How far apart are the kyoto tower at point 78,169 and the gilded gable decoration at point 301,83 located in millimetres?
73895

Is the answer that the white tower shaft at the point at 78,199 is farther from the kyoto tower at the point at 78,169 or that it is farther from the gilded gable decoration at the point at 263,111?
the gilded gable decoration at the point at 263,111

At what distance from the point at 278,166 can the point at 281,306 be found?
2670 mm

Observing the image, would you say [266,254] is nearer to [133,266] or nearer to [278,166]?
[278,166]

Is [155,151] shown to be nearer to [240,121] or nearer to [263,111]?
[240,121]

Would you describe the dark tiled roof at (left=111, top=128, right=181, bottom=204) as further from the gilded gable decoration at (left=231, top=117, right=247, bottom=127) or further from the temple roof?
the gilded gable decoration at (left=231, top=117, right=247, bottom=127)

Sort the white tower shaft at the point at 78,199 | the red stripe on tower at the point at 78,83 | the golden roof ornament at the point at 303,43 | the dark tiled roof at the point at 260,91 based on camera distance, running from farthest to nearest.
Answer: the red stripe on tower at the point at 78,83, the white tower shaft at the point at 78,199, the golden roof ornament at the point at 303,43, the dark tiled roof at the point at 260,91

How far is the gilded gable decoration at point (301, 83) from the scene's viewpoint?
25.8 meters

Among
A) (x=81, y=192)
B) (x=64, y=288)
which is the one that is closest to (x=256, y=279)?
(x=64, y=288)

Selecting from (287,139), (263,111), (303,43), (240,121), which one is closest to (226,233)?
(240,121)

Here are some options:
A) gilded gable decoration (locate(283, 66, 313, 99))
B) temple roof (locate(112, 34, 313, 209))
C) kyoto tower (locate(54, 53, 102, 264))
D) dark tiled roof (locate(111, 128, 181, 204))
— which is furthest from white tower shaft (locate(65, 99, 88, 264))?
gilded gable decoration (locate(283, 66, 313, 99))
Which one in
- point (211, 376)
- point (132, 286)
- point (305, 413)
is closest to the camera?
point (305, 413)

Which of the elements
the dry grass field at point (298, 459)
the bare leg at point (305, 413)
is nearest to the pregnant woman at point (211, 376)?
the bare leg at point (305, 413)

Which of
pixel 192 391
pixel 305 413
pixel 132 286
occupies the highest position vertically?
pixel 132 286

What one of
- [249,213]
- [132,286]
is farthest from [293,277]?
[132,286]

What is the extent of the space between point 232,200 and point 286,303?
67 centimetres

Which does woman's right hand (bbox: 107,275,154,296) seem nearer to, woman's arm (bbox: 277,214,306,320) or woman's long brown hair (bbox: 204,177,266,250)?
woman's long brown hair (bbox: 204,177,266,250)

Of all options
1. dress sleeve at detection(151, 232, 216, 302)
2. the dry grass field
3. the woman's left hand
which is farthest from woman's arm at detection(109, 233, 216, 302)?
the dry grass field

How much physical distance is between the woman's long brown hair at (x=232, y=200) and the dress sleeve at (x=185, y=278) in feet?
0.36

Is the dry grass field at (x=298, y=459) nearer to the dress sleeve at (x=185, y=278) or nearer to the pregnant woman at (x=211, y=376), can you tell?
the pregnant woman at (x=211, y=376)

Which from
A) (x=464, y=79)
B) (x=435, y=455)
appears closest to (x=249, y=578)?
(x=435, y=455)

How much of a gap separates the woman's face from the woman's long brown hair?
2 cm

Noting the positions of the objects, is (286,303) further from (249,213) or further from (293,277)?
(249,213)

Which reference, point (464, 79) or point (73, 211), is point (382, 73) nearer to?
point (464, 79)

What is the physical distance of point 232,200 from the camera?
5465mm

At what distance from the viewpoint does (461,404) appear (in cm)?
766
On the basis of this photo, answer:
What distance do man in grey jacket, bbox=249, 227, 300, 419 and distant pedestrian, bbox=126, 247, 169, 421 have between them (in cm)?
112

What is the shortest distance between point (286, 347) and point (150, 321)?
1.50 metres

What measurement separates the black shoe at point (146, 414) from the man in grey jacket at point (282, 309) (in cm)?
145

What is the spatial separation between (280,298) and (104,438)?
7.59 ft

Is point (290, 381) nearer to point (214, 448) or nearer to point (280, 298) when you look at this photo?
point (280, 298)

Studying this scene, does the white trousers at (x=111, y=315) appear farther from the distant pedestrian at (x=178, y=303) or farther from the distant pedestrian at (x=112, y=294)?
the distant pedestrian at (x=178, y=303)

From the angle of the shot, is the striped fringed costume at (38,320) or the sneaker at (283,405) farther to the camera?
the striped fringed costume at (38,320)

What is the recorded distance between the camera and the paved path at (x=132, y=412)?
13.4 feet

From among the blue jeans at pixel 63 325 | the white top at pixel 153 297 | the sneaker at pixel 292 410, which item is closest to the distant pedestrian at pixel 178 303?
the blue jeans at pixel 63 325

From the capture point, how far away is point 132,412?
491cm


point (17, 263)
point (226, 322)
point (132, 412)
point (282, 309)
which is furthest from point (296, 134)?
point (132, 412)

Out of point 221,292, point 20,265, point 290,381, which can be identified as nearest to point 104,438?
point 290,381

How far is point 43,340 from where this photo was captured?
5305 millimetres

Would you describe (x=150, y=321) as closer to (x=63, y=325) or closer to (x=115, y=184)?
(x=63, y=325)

--------------------------------

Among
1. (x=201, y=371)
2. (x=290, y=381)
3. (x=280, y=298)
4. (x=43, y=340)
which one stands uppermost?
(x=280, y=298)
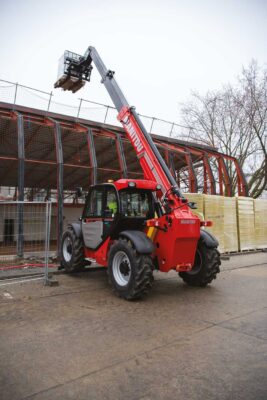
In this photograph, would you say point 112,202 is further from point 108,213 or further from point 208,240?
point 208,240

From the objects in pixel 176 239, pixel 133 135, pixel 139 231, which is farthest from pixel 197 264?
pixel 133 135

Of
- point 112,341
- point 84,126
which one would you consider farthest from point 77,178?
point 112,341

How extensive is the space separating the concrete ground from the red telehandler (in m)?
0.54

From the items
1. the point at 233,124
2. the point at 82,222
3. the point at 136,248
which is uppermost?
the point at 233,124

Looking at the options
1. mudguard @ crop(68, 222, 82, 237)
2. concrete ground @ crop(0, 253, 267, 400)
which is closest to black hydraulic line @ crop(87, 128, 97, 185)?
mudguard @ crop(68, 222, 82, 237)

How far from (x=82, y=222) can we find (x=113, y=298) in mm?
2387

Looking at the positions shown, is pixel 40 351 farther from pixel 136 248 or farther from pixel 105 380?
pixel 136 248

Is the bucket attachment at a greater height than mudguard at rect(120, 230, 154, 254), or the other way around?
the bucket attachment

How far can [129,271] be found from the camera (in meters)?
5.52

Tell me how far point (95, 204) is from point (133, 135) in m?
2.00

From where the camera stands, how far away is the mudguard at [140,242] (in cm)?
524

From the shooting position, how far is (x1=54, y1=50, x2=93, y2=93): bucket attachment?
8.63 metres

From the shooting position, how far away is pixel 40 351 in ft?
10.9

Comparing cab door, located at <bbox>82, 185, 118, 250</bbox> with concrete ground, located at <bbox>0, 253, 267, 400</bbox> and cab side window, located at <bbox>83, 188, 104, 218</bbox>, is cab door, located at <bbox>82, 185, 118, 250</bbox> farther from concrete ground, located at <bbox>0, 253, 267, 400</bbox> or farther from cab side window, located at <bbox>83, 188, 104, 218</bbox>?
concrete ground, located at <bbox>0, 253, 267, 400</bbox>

--------------------------------

▸ **Exercise task**: Copy out each line above that contains the word "left".

▸ **Solved problem**:
Would you describe the dark tiled roof at (left=111, top=128, right=181, bottom=204) as further from the gilded gable decoration at (left=231, top=117, right=247, bottom=127) or further from the temple roof?
the gilded gable decoration at (left=231, top=117, right=247, bottom=127)
3. the woman's left hand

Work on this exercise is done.